Church is small but it is glorious. We met to worship in a room above the street last night, 11 of us gathered from all different backgrounds to praise the name of the Lord. The lights were installed by Jesudason himself, the curtains sewed by his incredible wife Theresa, dinner graciously made by Sister Gloria, the banners handmade praising the Lord in Tamil and English, while Sheri led worship and I bounced around on the bongos, Jesudason praising the Lord wildly on the drumset he almost certainly had no idea how to play. No instruments. No common language. But the Lord was worshiped that night.

Sheri Funk and I at the river
And the people here, I tell you, they are so beautiful. We have been greeted by nothing but smiles and waves, eager questions of ‘HI HOW ARE YOU” pouring out around us like rain as we make our way around town, splashing around the river and drawing a crowd in the main shopping center as Sheri forced us to try durian, the nastiest fruit in the world. It tasted like spilled garlic and old bleach on a potato that was then soaked in rancid pineapple juice. But even through these small opportunities, we have had the opportunity to meet so many incredible people here, and Jesudason’s diligent work is such a blessing to remind us, they are all God’s children, and all of them loved outrageously, to an incomprehensible degree.
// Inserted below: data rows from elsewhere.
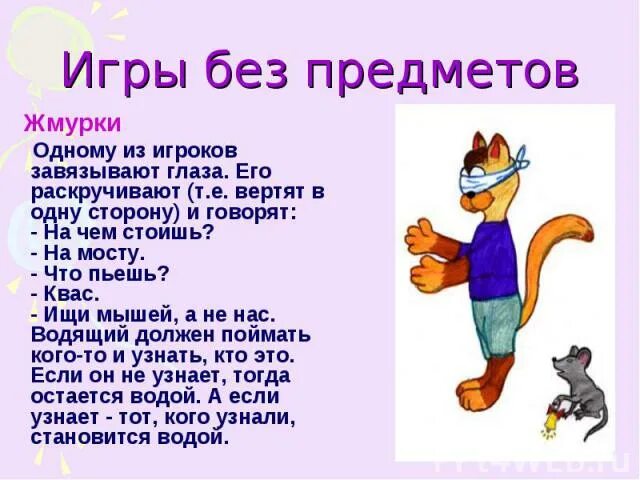 Игры без предметов

Жмурки

Одному из игроков завязывают глаза. Его раскручивают (т.е. вертят в одну сторону) и говорят:
- На чем стоишь?
- На мосту.
- Что пьешь?
- Квас.
- Ищи мышей, а не нас.
Водящий должен поймать кого-то и узнать, кто это. Если он не узнает, тогда остается водой. А если узнает - тот, кого узнали, становится водой.

PPt4WEB.ru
This morning was only our third day of working at the new church, a building Jesudason’s been dreaming about and building by himself for years, brick by brick, shovelful by shovelful. And his vision for the place fills it, of tens and hundreds of people in the community being blessed and welcomed into the church, a broader base for a wider ministry, until all of Kelantan is reached for Christ. He builds on faith, that God has called him to build a house for the Kelantan army He’s raising up. Two days ago I helped lay bricks. Honestly, who’d have ever thought that the ‘Material Properties of Cement’ class I took junior year would be the most useful class I took at Princeton. Yesterday we moved large piles of sand to level out the interior, filling in puddles one shovelful at a time, reclaiming this land for God’s holy name. And today we moved rainwater, bucket by bucket, building a rather creative irrigation system to dry out the foundation, reclaiming this place. By faith this church is built, that the Lord will fill it and His name will be glorified by the people that do. By faith these mountains of sand our moved and cast into the water, and by faith this land is reclaimed, grain of sand by grain of sand and soul by soul, for the Kingdom of God that is surging through this nation like a flood. The more I help build this church, the more this starts to feel like my church. And God reminds me, every second of the morning, that in quite a real way, it is my church; and every person we meet a brother or a sister.